"""
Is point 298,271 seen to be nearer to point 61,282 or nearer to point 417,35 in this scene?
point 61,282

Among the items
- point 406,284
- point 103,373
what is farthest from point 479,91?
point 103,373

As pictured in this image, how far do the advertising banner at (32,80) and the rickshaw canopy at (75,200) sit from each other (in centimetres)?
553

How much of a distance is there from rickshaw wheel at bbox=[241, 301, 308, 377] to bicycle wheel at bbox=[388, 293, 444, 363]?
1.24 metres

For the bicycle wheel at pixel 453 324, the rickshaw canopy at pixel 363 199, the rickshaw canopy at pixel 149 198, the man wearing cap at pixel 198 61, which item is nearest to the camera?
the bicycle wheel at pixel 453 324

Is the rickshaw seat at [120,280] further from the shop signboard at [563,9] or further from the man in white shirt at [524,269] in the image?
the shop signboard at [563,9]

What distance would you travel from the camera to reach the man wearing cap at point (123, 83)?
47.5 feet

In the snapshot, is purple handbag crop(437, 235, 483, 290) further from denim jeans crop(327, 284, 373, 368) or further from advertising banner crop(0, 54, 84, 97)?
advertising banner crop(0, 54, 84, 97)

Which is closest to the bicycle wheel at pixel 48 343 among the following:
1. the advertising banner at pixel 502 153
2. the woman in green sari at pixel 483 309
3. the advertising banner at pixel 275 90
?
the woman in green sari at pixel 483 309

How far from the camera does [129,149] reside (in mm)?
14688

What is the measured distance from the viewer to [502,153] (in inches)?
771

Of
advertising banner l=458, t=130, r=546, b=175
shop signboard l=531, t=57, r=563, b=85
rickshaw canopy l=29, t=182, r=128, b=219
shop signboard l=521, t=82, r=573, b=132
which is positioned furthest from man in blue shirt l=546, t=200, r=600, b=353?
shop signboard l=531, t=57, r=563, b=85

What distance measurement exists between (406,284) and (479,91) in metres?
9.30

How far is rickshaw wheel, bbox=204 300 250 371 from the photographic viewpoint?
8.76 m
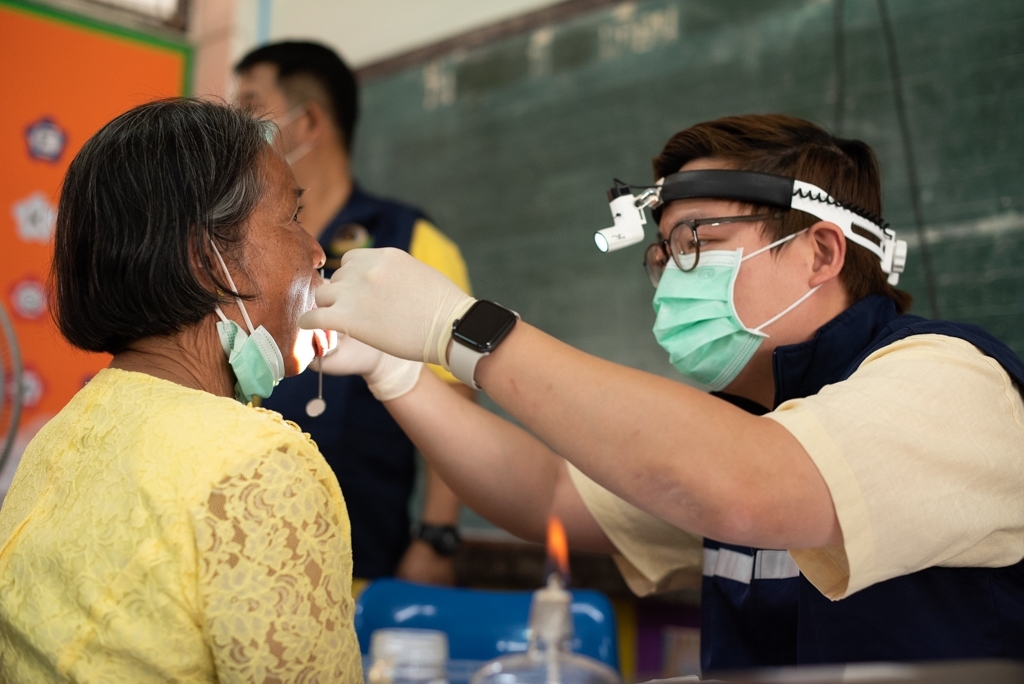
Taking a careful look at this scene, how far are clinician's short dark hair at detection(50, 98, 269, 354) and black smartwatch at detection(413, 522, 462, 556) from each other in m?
1.26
"""
Copy out the whole listing above word for word, without the pictures.

Is point 298,271 seen to be nearer to point 61,282 or nearer to point 417,35 in this scene?
point 61,282

Among the items
- point 406,284
- point 103,373
what is farthest from point 479,91?
point 103,373

As pictured in this image, how far do the advertising banner at (32,80) and the rickshaw canopy at (75,200) sit from each other (in centimetres)?
553

How much of a distance is there from rickshaw wheel at bbox=[241, 301, 308, 377] to bicycle wheel at bbox=[388, 293, 444, 363]?
1.24 metres

For the bicycle wheel at pixel 453 324, the rickshaw canopy at pixel 363 199, the rickshaw canopy at pixel 149 198, the man wearing cap at pixel 198 61, which item is nearest to the camera?
the bicycle wheel at pixel 453 324

Is the rickshaw seat at [120,280] further from the shop signboard at [563,9] or further from the man in white shirt at [524,269] in the image?
the shop signboard at [563,9]

What distance would you travel from the camera to reach the man wearing cap at point (123, 83)?
47.5 feet

In the snapshot, is purple handbag crop(437, 235, 483, 290) further from denim jeans crop(327, 284, 373, 368) or further from advertising banner crop(0, 54, 84, 97)?
advertising banner crop(0, 54, 84, 97)

Which is closest to the bicycle wheel at pixel 48 343 among the following:
1. the advertising banner at pixel 502 153
2. the woman in green sari at pixel 483 309
3. the advertising banner at pixel 275 90
?
the woman in green sari at pixel 483 309

How far from the camera does [129,149] reside (in mm)?
14688

What is the measured distance from the viewer to [502,153] (in inches)?
771

Of
advertising banner l=458, t=130, r=546, b=175
shop signboard l=531, t=57, r=563, b=85
rickshaw canopy l=29, t=182, r=128, b=219
shop signboard l=521, t=82, r=573, b=132
which is positioned furthest from man in blue shirt l=546, t=200, r=600, b=353?
shop signboard l=531, t=57, r=563, b=85

What distance measurement exists between (406,284) and (479,91) in metres?
9.30

How far is rickshaw wheel, bbox=204 300 250 371 from the photographic viewpoint?
8.76 m
Taking a careful look at this scene, how far are clinician's short dark hair at detection(50, 98, 269, 354) and black smartwatch at detection(413, 522, 462, 556) from each other in m?
1.26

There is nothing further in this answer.